Text shown:
^^^^

Friday, October 27, 2006

Economic myths about small cars

We (I'm including you, the loyal reader of the small car blog) are not the only ones lamenting the lack of small car options in Canada or the U.S. Is it a conspiracy? Not likely. It's primarily a matter of lack of demand. Although we North Americans do follow the trend of lusting after smaller cell phones, smaller cameras, smaller computers (Although I'm starting to doubt this last one. Have you seen the size of laptops these days? Forget portability, big wide screens are what the masses want apparently.) we buck the world trend when it comes to cars. Mr. John Smith wants his car big; Ms. Jane Doe wants her car to be higher up for a better view and more security. So the car makers (North American for not making them, Foreign for not importing them here) are not totally to blame. It's a culture thing. But we all know that clever marketing (aka. brain washing) can change the psychology of our wants and needs within a generation, heck even less than a decade (my commute to work is 10 minutes, I can't listen to music at work, I have a great stereo at home... why is it that I need an iPod again??)...

But wait! (I hear you economists rumbling out there...) Even if there was a demand for small cars, wouldn't the margins be too low to be worth the while of any manufacturer? Perhaps. But consider this:

First myth: Small cars, small profits. That's the thinking, but great car companies have been built on small cars. The Model T was pretty small and low-priced at times--$500, or some $7,500 today--and it made Henry Ford one of he richest men in the world. Volkswagen came out of the rubble of World War II with a small car, the Beetle, and grew into a world power. Toyota and Honda built their empires on small-car profits. Ford did quite well with its Escorts not too long ago, too. Small cars can make money.

Second myth: Wages here are too high for small cars. VW, Ford and Opel (German GM) make small cars in Germany, where wages are high. That Model T was built by very high priced labor: $5 a day.

-- Excerpt from "The Plot Against Small Cars" in the latest issue of Forbes (if you have a subscription, you can view the article here).

Convinced yet? Anyone want to try to get rich? You need a great psychology-altering marketing campaign, oh yes, and a great car to sell...

Thursday, October 19, 2006

GM is to car as Vespa to scooter?

^^^^

Listed records:
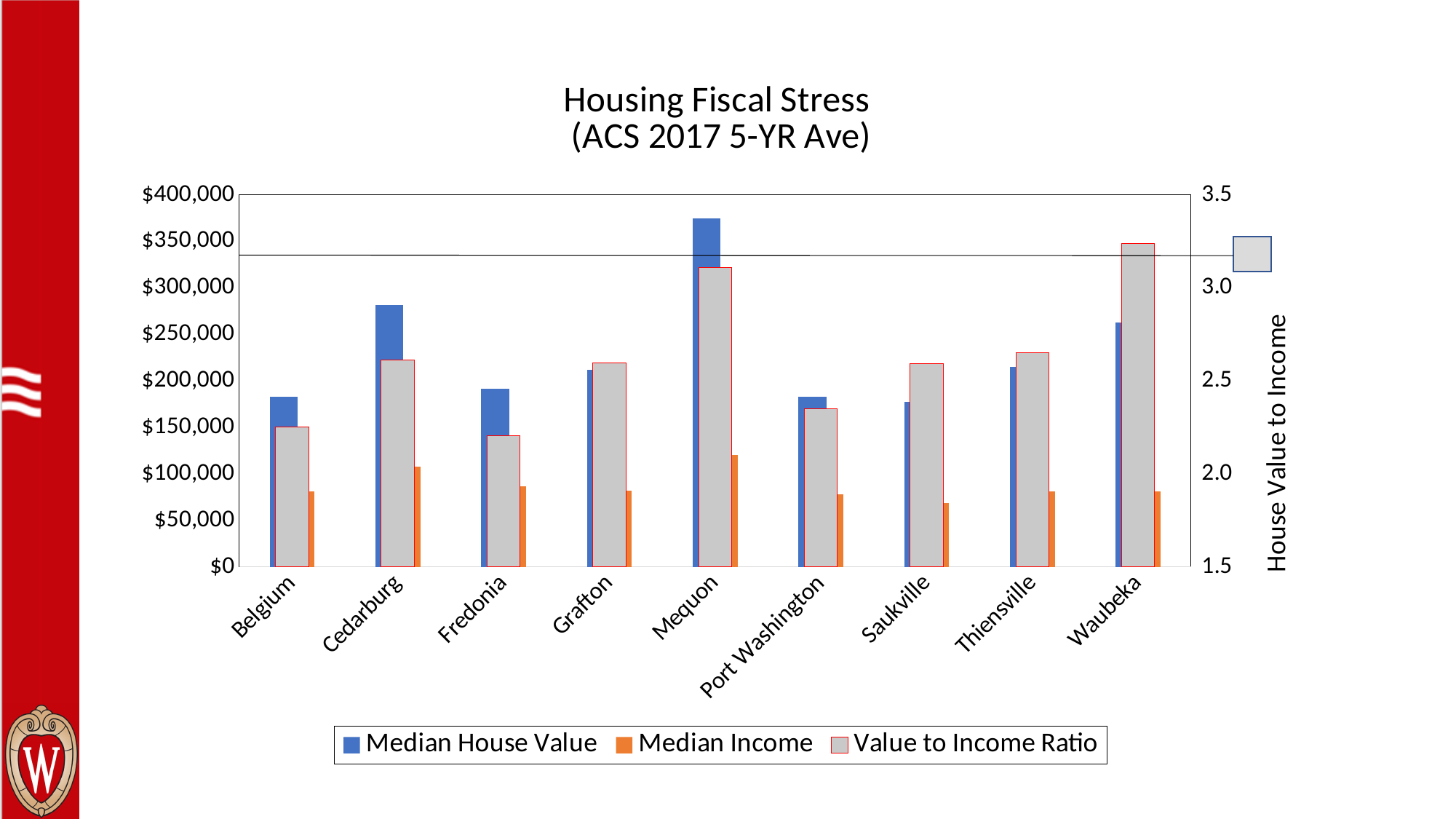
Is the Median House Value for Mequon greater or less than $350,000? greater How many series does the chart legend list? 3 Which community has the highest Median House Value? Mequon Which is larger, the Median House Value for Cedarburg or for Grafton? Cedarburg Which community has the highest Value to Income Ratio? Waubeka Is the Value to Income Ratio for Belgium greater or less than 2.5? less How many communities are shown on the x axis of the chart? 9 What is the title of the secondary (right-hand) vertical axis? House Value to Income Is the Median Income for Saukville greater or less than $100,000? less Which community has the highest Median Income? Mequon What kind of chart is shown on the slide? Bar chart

^^^^

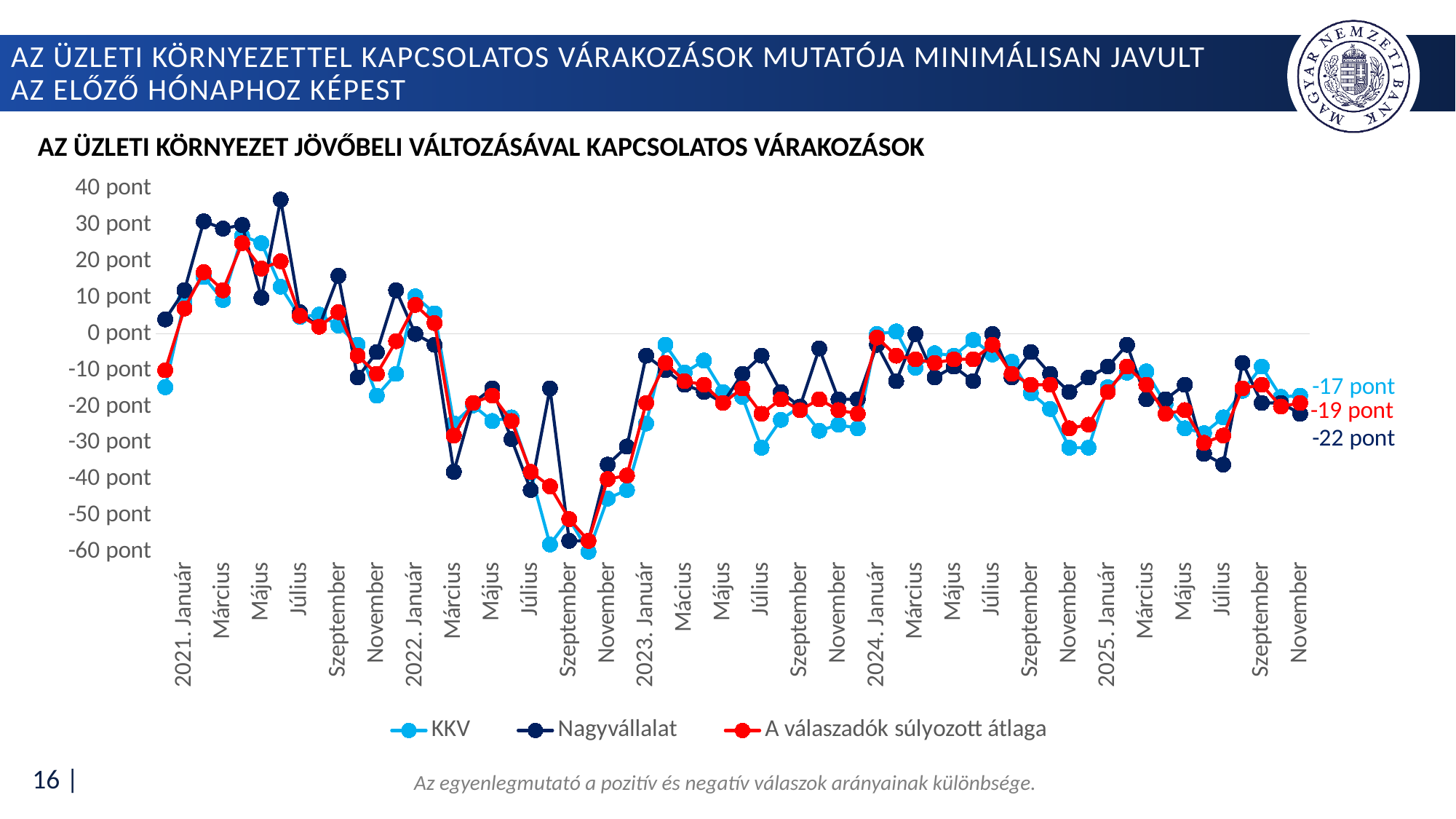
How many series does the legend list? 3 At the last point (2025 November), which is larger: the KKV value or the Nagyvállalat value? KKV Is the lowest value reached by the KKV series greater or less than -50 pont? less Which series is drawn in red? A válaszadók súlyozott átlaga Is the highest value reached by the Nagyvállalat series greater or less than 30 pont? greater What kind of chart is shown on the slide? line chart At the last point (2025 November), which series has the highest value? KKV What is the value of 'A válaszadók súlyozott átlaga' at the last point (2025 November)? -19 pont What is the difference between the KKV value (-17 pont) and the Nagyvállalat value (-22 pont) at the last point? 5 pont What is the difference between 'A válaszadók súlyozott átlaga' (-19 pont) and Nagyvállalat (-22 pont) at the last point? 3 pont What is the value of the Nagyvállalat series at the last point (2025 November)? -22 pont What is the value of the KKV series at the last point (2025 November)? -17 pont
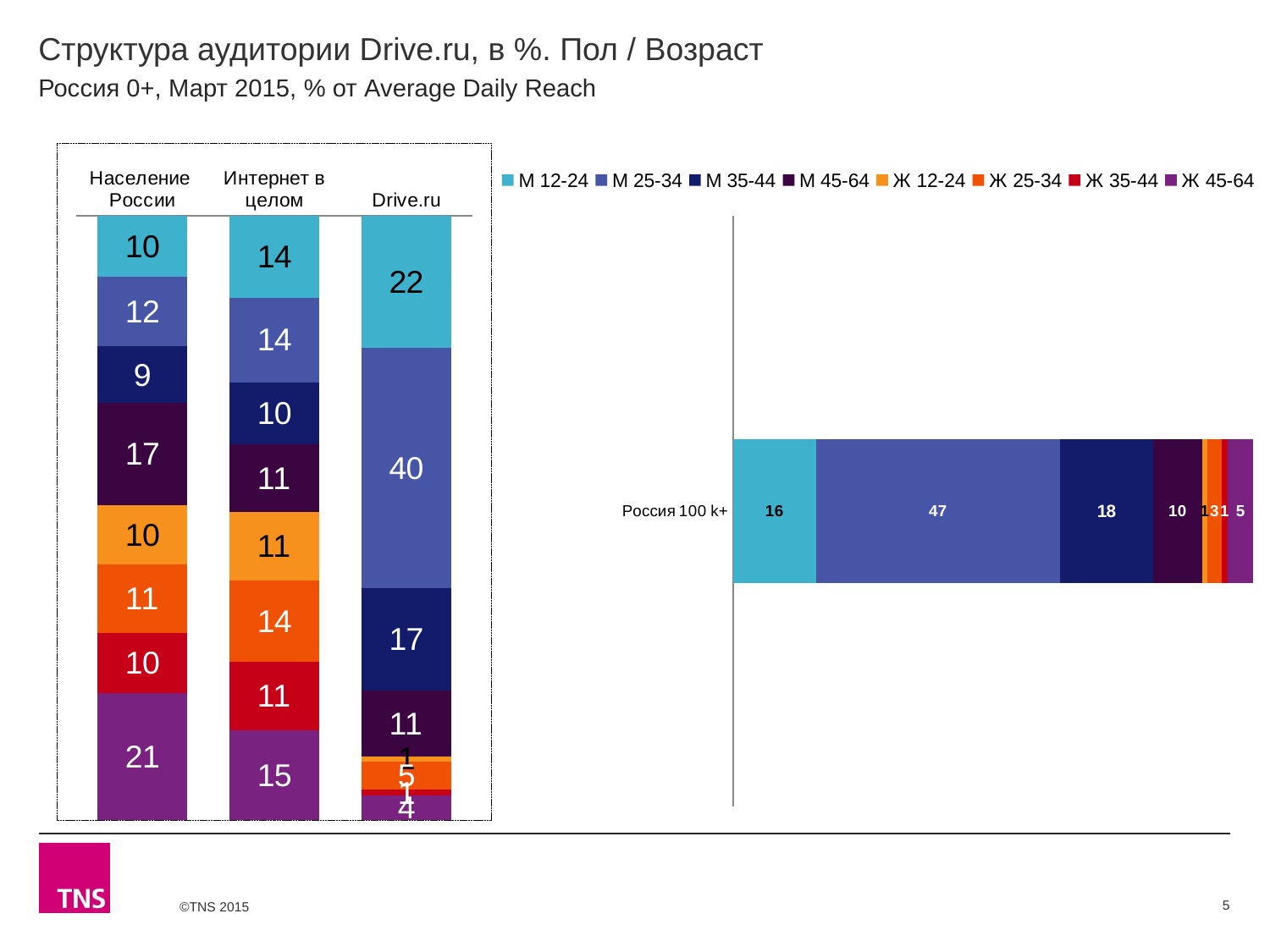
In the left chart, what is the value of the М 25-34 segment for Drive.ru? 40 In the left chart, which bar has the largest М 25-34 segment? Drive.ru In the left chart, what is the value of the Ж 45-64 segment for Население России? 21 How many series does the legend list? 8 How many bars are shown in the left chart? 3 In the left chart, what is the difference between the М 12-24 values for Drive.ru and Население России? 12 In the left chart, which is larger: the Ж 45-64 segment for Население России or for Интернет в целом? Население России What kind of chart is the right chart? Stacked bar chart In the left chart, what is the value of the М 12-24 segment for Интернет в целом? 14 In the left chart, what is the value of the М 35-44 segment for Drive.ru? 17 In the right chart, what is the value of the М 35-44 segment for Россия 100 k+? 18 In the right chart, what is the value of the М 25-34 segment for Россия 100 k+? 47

^^^^

Work instructions: List every car model the blog text names. The data comes from a different source than the blog text.

Exercise output: Model T, Beetle, Escorts